=== Source text ===
========================================

Throughout Plaintiff's Third Amended Complaint, he alleges that his Fourteenth Amendment due process claims were violated during his disciplinary hearings. "The requirements of procedural due process apply only to the deprivation of interests encompassed by the Fourteenth Amendment's protection of liberty and property." Board of Regents v. Roth, 408 U.S. 564, 569 (1972). State statutes and prison regulations may grant prisoners liberty interests sufficient to invoke due process protections. Meachum v. Fano, 427 U.S. 215, 223-27 (1976). However, the Supreme Court has significantly limited the instances in which due process can be invoked. Pursuant to Sandin v. Conner, 515 U.S. 472, 483 (1995), a prisoner can show a liberty interest under the Due Process Clause of the Fourteenth Amendment only if he alleges a change in confinement that imposes an "atypical and significant hardship . . . in relation to the ordinary incidents of prison life." Id. at 484 (citations omitted); Neal v. Shimoda, 131 F.3d 818, 827-28 (9th Cir. 1997).

In this case, Plaintiff has failed to establish a liberty interest protected by the Constitution because he has not alleged, as he must under Sandin, facts related to the conditions or consequences of disciplinary hearing which show "the type of atypical, significant deprivation [that] might conceivably create a liberty interest." Id. at 486. For example, in Sandin, the Supreme Court considered three factors in determining whether the plaintiff possessed a liberty interest in avoiding disciplinary segregation: (1) the disciplinary versus discretionary nature of the segregation; (2) the restricted conditions of the prisoner's confinement and whether they amounted to a "major disruption in his environment" when compared to those shared by prisoners in the general population; and (3) the possibility of whether the prisoner's sentence was lengthened by his restricted custody. Id. at 486-87.

========================================

=== Data segment ===
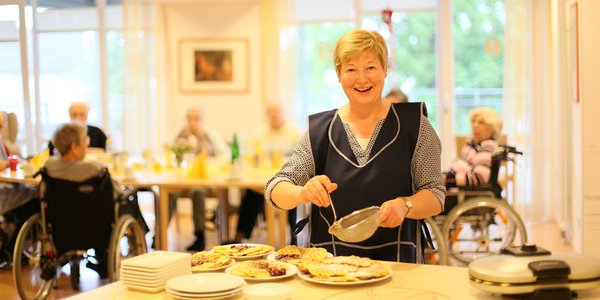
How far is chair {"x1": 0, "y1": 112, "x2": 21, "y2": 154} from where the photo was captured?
4.29 meters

========================================

=== Tasks ===
1. In the due process excerpt, which case is cited for the point that state statutes and prison regulations may grant prisoners liberty interests?
2. Transcribe the due process excerpt from "In this case, Plaintiff" up to and including "Id. at 486-87.".

=== Answers to the exercise ===
1. Meachum v. Fano, 427 U.S. 215, 223-27 (1976).

2.
In this case, Plaintiff has failed to establish a liberty interest protected by the Constitution because he has not alleged, as he must under Sandin, facts related to the conditions or consequences of disciplinary hearing which show "the type of atypical, significant deprivation [that] might conceivably create a liberty interest." Id. at 486. For example, in Sandin, the Supreme Court considered three factors in determining whether the plaintiff possessed a liberty interest in avoiding disciplinary segregation: (1) the disciplinary versus discretionary nature of the segregation; (2) the restricted conditions of the prisoner's confinement and whether they amounted to a "major disruption in his environment" when compared to those shared by prisoners in the general population; and (3) the possibility of whether the prisoner's sentence was lengthened by his restricted custody. Id. at 486-87.